# START OF SELECTION

I'm continually confused by how the word "psychic" is used, for instance.
Unfortunately, writing of this sort makes me skeptical of the value of the
article, as it signals an odd mental model I can't properly connect to.

I.e.:

> Telework is not an institution, but a constitution, a mental frame in which
> the new work effort can move. Psychic, to begin with: what used to be called
> immobility is now the point of departure for delivering labour performance.

Eh? Is this just a weird way of saying "work at distance"? So telework is
telework?

> An axiom of self-realisation has been slapped onto telework in passing:
> you're only someone if you're in business. No activity, no identity. Pepped
> up, in shape and evaluated for performance, the individualised mass must be
> brought into a state of readiness for digital piecework.

This might be a criticism of a everyone-must-have-a-job-to-have-identity
mentality, but I cannot be sure, and I'm not sure how it makes sense, since
that mentality is definitely present right now in the US, but telework is not
all that common still. But I might be misinterpreting that sentence.

> A feeling of urgency must be created, the feeling that unless we all do
> something about it, everything will end posthaste in decadence, crime and
> entropy. There is delight that the masses will once again have something to
> do and can once again be kept on a leash. At home we are experiencing a
> science-fiction invasion: the spaceship is ensconcing itself in the living
> room and the feeling of being on a virtual trip through space imposes
> itself.

I would say this is just plain nonsense. I don't think this sense of urgency
is needed by anyone or ever was and I do not believe the article provides
evidence for it. A lot of things are said, but nothing is proven.

I think isolation is caused by reduction of the value of religion and no
corresponding social replacement for structures such as churches (see
first/second/third place concepts). This in turn makes alternative means,
which are currently digital, more popular. But not just them, I think Meetups
perform a similar function. But, hey, saying things is easy, proving them is
another matter.

# END OF SELECTION
# START OF SUPPLIED INFORMATION

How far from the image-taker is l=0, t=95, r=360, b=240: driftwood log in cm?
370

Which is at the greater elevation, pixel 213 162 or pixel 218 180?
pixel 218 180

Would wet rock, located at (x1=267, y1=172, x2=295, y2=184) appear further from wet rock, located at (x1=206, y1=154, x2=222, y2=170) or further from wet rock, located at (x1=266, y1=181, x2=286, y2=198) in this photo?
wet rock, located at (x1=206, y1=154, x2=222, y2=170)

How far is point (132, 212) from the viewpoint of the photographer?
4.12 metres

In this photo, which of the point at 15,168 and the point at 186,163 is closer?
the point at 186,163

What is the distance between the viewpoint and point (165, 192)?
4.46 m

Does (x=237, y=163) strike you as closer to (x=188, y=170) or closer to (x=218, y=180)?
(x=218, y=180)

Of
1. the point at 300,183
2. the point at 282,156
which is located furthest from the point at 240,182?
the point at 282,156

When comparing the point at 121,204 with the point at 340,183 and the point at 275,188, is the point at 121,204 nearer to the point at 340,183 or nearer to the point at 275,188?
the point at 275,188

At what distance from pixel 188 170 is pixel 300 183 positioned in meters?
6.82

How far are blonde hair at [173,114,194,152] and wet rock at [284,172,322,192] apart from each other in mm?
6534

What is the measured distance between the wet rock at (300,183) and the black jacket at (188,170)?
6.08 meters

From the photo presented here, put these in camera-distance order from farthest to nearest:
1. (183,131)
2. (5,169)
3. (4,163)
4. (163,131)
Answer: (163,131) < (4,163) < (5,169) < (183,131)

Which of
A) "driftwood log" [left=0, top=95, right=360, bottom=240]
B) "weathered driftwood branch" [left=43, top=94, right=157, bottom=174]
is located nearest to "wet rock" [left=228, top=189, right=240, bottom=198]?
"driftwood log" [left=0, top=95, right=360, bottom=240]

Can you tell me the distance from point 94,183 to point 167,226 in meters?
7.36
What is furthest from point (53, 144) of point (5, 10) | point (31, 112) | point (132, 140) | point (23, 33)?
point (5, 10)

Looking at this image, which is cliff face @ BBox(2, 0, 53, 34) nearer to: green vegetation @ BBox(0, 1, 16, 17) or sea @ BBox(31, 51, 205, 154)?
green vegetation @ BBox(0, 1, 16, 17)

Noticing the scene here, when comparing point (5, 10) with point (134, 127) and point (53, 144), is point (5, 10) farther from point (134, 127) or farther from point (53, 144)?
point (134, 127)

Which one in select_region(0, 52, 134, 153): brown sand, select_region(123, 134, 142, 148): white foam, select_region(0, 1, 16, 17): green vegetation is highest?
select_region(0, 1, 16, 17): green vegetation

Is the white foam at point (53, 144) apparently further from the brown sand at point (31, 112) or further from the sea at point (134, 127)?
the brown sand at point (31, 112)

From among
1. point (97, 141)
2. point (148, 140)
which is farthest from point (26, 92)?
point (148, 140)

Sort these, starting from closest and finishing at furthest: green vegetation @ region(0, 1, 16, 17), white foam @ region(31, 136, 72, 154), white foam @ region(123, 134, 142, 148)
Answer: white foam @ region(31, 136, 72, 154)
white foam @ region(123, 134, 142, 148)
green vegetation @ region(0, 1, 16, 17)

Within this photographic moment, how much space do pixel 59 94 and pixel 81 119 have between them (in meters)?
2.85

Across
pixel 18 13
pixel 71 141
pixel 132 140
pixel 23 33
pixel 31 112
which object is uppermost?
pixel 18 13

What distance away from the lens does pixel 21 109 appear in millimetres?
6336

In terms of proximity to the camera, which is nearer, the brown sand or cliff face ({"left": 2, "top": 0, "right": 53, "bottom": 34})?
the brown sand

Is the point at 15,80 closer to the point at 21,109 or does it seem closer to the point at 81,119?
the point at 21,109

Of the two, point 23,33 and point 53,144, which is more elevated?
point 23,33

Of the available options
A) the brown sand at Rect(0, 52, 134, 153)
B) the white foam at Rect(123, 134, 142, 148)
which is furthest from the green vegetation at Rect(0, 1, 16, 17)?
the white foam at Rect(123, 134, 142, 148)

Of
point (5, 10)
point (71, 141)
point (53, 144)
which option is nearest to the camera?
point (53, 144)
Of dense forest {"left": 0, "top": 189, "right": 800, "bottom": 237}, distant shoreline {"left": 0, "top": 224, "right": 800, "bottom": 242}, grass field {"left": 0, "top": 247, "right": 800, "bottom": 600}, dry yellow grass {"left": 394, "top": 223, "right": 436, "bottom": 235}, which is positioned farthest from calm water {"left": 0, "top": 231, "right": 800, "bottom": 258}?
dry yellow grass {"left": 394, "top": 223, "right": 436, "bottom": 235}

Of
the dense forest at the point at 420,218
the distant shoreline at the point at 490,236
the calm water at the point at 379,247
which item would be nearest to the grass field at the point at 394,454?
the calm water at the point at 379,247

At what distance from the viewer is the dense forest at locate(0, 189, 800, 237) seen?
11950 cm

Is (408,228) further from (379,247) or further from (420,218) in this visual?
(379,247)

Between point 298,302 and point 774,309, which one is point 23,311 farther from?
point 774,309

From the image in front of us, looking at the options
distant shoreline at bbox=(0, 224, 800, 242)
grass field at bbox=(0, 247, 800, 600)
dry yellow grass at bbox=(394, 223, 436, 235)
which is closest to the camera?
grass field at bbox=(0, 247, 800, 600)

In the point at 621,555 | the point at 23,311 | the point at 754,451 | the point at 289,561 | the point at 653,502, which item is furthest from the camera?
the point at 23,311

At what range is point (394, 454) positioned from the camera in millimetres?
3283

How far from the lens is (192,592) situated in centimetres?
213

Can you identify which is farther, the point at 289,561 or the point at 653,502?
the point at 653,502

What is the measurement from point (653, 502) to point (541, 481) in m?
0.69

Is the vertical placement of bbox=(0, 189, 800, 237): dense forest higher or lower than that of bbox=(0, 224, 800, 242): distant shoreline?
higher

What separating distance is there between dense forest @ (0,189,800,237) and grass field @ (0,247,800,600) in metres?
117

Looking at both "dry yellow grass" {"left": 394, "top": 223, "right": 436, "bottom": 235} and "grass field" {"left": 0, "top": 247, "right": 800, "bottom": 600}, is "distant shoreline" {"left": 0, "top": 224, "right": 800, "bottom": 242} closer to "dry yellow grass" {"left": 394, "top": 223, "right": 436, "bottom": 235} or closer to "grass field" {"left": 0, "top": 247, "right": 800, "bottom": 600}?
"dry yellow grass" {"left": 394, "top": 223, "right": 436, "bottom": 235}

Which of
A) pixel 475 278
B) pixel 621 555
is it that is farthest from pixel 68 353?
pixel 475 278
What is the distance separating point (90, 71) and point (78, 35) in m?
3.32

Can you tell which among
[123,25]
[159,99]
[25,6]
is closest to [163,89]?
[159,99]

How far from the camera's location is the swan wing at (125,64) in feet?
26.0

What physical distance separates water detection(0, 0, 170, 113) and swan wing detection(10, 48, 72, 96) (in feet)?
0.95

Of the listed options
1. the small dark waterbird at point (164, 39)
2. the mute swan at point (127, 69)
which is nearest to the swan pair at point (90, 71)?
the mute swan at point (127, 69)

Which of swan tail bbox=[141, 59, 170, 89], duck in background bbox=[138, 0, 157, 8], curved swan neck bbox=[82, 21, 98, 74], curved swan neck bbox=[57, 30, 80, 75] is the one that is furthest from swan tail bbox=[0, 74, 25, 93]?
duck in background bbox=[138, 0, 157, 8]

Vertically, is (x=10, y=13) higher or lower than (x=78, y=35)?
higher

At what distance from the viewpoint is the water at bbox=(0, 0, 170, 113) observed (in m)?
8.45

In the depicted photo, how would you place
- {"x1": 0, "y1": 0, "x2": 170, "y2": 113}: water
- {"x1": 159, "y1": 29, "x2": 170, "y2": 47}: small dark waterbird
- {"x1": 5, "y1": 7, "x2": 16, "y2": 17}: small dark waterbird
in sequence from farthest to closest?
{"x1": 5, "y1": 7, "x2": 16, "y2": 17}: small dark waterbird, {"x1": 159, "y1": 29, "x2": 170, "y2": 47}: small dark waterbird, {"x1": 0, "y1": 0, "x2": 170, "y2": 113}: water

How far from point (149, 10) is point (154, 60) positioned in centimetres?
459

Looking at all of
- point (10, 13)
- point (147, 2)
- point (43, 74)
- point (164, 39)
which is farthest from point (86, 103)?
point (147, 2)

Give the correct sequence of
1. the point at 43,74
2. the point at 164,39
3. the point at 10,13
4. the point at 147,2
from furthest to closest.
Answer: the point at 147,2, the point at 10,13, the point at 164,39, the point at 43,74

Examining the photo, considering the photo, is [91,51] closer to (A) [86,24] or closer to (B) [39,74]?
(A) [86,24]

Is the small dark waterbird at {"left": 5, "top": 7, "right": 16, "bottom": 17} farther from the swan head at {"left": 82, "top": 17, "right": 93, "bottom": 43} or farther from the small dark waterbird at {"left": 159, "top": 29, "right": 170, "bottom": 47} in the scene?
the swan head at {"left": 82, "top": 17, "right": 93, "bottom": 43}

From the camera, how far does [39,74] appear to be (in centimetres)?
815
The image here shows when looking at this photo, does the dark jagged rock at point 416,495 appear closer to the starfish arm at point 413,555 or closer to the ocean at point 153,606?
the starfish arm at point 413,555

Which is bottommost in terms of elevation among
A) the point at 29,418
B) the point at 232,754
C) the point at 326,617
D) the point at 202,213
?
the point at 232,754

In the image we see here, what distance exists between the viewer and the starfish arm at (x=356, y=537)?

# END OF SUPPLIED INFORMATION

▶ **JOB 1**
Write out a passage of the comment on telework, beginning at the words "I would say" and stopping after the words "another matter.".
▶ **JOB 2**
In the comment on telework, what does the writer think causes isolation?
▶ **JOB 3**
Carry on the comment on telework from its final sentence.
The records come from a separate source, unrelated to the comment on telework.

▶ **EXERCISE OUTPUT 1**
I would say this is just plain nonsense. I don't think this sense of urgency
is needed by anyone or ever was and I do not believe the article provides
evidence for it. A lot of things are said, but nothing is proven.

I think isolation is caused by reduction of the value of religion and no
corresponding social replacement for structures such as churches (see
first/second/third place concepts). This in turn makes alternative means,
which are currently digital, more popular. But not just them, I think Meetups
perform a similar function. But, hey, saying things is easy, proving them is
another matter.

▶ **EXERCISE OUTPUT 2**
A reduction in the value of religion, with no corresponding social replacement for structures such as churches.

▶ **EXERCISE OUTPUT 3**
What I generally find missing in articles like this is some... balance, I
guess? It always smells of age-old criticisms of technology combined with
criticisms of people who do not socialize as much as some in society believe
is proper, and since that sect has always existed throughout history, it's
hard to separate its inherent bias against what I would call "nerds" from good
points.

The articles sound like they were written by people to whom the internet is of
absolutely no use, so they do not really understand it, and can only see its
shallow applications, and shallow applications (of which I consider Facebook a
type) generally do not look great. So the entire field gets vilified and used
as a scapegoat for society's problems, in this case as an evil force that
weakens labor rights. Strangely enough, fields generally get worse as more
people join them, not because the fields themselves are bad, but because all
the worlds problems now get encoded in them as well.

McLuhan has a similar problem with being overly fatalistic but he's a lot more
readable.

It would be more interesting to read a criticism of the internet by someone
who uses it in more advanced ways.